Introduction
RAG applications are easy to prototype and hard to make reliable. A chatbot can retrieve documents, pass them to an LLM, and answer questions in a few lines of code. The hard part is making sure it does not invent unsupported details, drift off-topic, leak personal data, or violate business rules.
This course frames guardrails as a secondary validation layer around LLM inputs and outputs. Prompting, fine-tuning, RLHF, and RAG help, but they do not remove the need for runtime checks.
This post focuses on the foundational guardrails material: RAG failure modes, the difference between validators, guards, and a guardrails server, and a simple custom validator.
1) Core idea
A guardrail is a check around an LLM call. It validates whether the input or output is acceptable for the specific application context.
Validity depends on the system. For a pizza support chatbot, valid behavior may mean:
- only answer about the pizza business,
- do not discuss competitors,
- do not reveal internal project names,
- do not store or send PII,
- do not invent recipes or policy details.

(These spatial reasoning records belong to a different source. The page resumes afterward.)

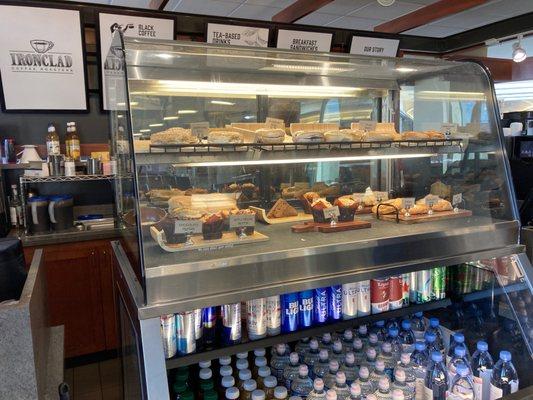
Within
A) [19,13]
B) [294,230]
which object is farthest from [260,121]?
→ [19,13]

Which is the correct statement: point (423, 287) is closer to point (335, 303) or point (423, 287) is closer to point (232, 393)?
point (335, 303)

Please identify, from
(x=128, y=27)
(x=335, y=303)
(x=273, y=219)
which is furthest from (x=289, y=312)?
(x=128, y=27)

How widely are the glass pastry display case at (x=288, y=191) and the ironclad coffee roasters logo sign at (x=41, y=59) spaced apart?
5.12 feet

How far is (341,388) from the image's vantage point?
156 centimetres

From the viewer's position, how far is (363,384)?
1.59 m

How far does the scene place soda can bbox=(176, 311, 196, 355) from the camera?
53.9 inches

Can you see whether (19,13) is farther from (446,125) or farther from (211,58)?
(446,125)

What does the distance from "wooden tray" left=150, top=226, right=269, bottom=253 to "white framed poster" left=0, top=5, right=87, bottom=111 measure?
230 centimetres

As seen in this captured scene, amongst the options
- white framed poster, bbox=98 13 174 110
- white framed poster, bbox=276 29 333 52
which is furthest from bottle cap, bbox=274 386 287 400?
white framed poster, bbox=276 29 333 52

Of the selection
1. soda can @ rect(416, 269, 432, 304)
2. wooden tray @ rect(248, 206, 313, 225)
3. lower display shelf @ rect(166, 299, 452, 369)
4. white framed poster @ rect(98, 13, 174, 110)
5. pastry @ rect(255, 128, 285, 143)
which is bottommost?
A: lower display shelf @ rect(166, 299, 452, 369)

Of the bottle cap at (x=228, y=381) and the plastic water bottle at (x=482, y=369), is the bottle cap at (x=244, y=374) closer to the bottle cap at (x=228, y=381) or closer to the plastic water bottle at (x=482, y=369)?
the bottle cap at (x=228, y=381)

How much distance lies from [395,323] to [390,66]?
112 centimetres

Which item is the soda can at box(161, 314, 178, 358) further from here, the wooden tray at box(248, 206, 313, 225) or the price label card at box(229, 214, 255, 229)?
the wooden tray at box(248, 206, 313, 225)

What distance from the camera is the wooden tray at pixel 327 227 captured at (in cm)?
167
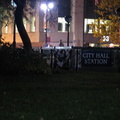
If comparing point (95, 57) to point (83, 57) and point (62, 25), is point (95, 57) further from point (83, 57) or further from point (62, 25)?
point (62, 25)

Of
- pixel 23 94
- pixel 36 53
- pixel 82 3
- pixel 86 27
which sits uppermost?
pixel 82 3

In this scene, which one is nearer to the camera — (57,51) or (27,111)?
(27,111)

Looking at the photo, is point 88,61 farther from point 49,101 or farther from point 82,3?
point 82,3

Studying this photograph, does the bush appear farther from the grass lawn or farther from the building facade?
the building facade

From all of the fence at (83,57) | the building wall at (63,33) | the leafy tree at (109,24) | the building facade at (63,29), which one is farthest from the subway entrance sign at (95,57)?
the building wall at (63,33)

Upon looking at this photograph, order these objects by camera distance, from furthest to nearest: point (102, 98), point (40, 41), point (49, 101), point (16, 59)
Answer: point (40, 41), point (16, 59), point (102, 98), point (49, 101)

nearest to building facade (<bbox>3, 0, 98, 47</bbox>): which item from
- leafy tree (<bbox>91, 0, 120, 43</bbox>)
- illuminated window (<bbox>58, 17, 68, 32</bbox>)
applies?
illuminated window (<bbox>58, 17, 68, 32</bbox>)

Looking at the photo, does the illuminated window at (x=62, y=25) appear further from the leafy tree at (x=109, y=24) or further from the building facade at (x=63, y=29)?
the leafy tree at (x=109, y=24)

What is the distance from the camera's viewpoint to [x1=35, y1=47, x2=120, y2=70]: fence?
1769 cm

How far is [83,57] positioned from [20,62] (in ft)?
15.5

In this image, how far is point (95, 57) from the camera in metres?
17.7

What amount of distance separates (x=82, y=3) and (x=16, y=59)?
3518 cm

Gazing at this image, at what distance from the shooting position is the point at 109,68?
58.8 ft

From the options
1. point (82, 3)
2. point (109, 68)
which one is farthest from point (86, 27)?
point (109, 68)
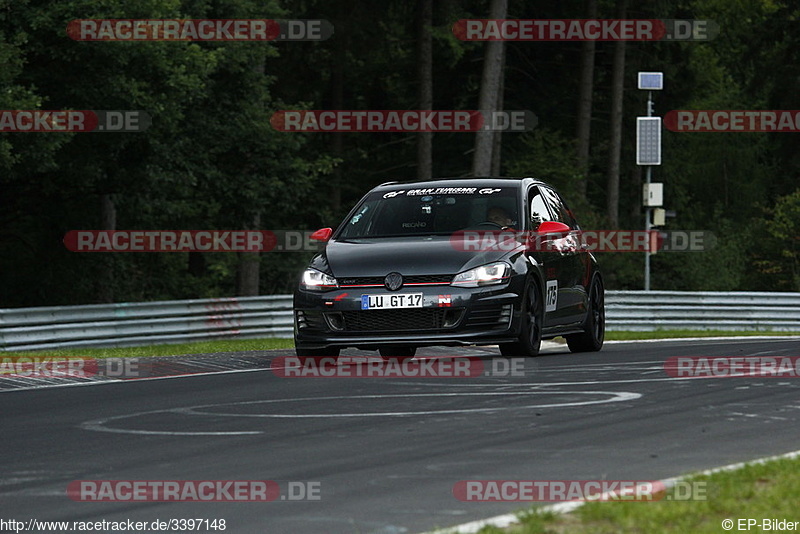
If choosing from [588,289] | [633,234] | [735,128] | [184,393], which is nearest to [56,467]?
[184,393]

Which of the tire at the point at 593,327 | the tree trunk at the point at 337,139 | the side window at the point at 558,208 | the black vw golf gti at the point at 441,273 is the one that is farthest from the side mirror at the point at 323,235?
the tree trunk at the point at 337,139

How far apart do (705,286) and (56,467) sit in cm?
4505

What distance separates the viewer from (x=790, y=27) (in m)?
57.3

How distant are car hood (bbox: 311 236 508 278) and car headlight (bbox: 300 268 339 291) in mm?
60

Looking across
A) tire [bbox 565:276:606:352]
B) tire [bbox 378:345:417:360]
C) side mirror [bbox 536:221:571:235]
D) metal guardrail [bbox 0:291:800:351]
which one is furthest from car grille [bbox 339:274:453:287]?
metal guardrail [bbox 0:291:800:351]

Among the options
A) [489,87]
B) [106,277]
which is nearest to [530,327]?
[489,87]

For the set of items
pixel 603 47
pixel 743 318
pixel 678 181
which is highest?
pixel 603 47

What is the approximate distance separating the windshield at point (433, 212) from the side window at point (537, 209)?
9.0 inches

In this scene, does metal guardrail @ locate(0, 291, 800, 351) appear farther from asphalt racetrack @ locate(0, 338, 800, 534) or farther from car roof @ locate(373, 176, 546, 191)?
asphalt racetrack @ locate(0, 338, 800, 534)

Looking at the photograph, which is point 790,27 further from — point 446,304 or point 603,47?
point 446,304

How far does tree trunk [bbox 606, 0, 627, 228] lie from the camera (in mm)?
53438

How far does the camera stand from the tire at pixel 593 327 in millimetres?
17328

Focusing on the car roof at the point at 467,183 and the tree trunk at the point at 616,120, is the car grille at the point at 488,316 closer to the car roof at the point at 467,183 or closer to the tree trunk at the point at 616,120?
the car roof at the point at 467,183

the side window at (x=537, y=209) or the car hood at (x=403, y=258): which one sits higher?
the side window at (x=537, y=209)
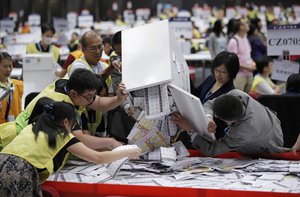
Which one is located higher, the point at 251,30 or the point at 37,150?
the point at 251,30

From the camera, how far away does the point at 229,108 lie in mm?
3975

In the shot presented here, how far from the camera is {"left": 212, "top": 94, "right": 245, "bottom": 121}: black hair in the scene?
397cm

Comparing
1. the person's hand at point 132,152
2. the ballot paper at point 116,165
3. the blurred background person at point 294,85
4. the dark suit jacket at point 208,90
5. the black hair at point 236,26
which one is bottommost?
the ballot paper at point 116,165

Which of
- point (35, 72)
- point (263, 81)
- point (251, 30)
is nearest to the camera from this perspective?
point (263, 81)

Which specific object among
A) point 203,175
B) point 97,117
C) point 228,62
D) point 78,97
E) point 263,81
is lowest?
point 203,175

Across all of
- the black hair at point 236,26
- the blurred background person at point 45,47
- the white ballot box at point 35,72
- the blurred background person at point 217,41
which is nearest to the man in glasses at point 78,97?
the white ballot box at point 35,72

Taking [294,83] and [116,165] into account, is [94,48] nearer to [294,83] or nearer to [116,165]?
[116,165]

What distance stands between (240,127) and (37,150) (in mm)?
1289

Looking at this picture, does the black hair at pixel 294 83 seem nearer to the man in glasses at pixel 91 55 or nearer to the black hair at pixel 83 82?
the man in glasses at pixel 91 55

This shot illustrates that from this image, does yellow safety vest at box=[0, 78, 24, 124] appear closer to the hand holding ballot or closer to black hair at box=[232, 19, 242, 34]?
the hand holding ballot

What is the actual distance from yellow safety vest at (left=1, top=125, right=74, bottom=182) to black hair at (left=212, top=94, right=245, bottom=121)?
922 mm

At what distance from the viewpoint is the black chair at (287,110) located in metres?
5.83

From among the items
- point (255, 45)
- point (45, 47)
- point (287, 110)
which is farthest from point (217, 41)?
point (287, 110)

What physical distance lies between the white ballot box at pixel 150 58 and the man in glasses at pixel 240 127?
1.07 feet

The main idea is not to make the model perfect. It is to limit worst-case behavior and make violations observable.
2) Key concepts
RAG chatbot workflow
The course builds a RAG chatbot for Alfredo’s Pizza Cafe. The system message says the bot should only answer from the provided knowledge base and should avoid unrelated topics.
The simple workflow is:
- user sends a question,
- vector database retrieves relevant documents,
- retrieved context is passed to the LLM,
- the LLM generates a response.
This improves factual grounding, but it does not guarantee reliability.
Failure modes in RAG applications
The course demonstrates four practical failure modes.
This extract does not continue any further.